Lain halnya pada Tahun 2022, laba BRI (bank only) justru meningkat pesat menjadi Rp47,83 triliun disaat NIM BRI telah turun 33,20 persen dari posisi Tahun 2008.
Peningkatan laba BRI Tahun 2022 tersebut lebih disebabkan oleh pertumbuhan jumlah nasabah mikro yang telah naik lebih dari 3 kali lipat menjadi lebih dari 15 juta nasabah.
Demikian halnya volume kredit telah tumbuh lebih dari 6 kali lipat menjadi Rp1.029,80 triliun jika dibandingkan dengan posisi tahun 2008.
Terkait penghimpunan Dana Pihak Ketiga (DPK), BRI juga berhasil mencatatkan kinerja positif.
Hingga akhir Kuartal IV 2022, DPK BRI tercatat tumbuh 14,85 persen yoy menjadi sebesar Rp1.307,88 triliun.
Dana murah (CASA) melesat menjadi pendorong utama pertumbuhan DPK BRI, di mana secara year on year meningkat sebesar 21,46 persen.

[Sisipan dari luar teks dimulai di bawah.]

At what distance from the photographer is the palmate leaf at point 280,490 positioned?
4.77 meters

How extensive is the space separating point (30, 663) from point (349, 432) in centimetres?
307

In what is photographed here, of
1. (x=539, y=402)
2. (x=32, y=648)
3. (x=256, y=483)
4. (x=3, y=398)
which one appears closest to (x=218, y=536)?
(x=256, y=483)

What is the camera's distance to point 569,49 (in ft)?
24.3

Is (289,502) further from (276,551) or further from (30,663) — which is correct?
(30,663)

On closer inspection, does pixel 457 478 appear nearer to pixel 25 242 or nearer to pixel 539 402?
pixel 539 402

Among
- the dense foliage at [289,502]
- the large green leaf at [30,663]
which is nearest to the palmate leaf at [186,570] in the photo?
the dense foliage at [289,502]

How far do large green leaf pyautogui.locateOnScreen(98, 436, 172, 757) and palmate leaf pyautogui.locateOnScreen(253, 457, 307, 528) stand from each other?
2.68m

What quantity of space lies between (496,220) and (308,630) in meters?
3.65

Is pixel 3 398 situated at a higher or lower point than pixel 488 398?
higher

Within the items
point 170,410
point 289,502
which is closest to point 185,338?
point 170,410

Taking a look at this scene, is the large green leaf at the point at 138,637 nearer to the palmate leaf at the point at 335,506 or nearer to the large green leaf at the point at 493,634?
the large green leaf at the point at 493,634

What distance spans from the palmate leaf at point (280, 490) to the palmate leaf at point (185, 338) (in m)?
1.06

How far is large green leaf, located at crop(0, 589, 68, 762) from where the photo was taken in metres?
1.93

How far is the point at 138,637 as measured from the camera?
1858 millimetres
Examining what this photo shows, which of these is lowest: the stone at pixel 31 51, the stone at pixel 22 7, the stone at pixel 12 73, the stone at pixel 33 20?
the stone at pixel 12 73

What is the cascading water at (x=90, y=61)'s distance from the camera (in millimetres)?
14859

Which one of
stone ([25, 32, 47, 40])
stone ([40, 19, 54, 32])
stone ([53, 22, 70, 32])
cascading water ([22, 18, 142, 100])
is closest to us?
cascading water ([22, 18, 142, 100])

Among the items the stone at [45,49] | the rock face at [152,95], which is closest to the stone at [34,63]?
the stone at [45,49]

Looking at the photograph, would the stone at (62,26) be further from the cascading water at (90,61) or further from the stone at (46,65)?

Secara umum saat ini proporsi CASA BRI tercatat 66,70 persen, meningkat signifikan dibandingkan dengan CASA pada periode yang sama tahun lalu yakni sebesar 63,08 persen.
“Kemampuan BRI dalam meningkatkan proporsi CASA berdampak positif terhadap efisiensi yang dilakukan perseroan. Hal tersebut tercermin dari biaya dana atau Cost of Fund (Bank) yang terus turun, dari 2,05% pada akhir 2021 menjadi 1,87 persen di akhir tahun 2022,” kata Sunarso.
Dari sisi penyaluran kredit, total kredit dan pembiayaan BRI Group tercatat mencapai Rp1.139,08 triliun pada akhir Desember 2022.
Secara khusus, portofolio kredit Mikro BRI tumbuh double digit sebesar 13,9 persen yoy. Hal ini menjadikan proporsi kredit UMKM dibandingkan total kredit BRI terus meningkat, menjadi sebesar 84,74 persen.
Pada kesempatan yang sama, Direktur Bisnis Mikro BRI Supari menjelaskan, sepanjang tahun 2022, BRI telah berhasil menyalurkan Kredit Usaha Rakyat (KUR) sesuai dengan breakdown atau alokasi yang ditetapkan Pemerintah yakni sebesar Rp252,38 triliun kepada 6,5 juta debitur.
“Pada tahun 2023 ini, BRI akan terus berkomitmen untuk menyalurkan KUR sebagai upaya mendorong roda perekonomian grass root serta untuk mendukung penyediaan lapangan pekerjaan bagi masyarakat.
BRI telah mendapatkan alokasi penyaluran KUR tahun 2023 dari Pemerintah sebesar Rp270 triliun dan BRI optimis dapat mencapai target tersebut. Hal tersebut tak lepas dari kemampuan BRI dalam memproses dan mencairkan KUR dengan rata-rata Rp.1 triliun per hari,” kata Supari.
Terkait dengan KUR, Supari menjabarkan secara gamblang bahwa KUR adalah Kredit Usaha Rakyat, jadi KUR itu adalah Kredit, bukan bantuan atau hibah.
Sumber dana KUR, 100 persen dari dana bank.
Suku bunga KUR Mikro persen, dari beban bunga 16persen tersebut, Pemerintah memberi subsidi 10 persen kepada rakyat sehingga beban bunga yang dibayar rakyat hanya 6 persen.
Jadi yang dibantu subsidi adalah rakyat, bukan bank.
Keberhasilan BRI dalam menjalankan fungsi intermediasi juga mampu diimbangi dengan manajemen risiko yang prudent.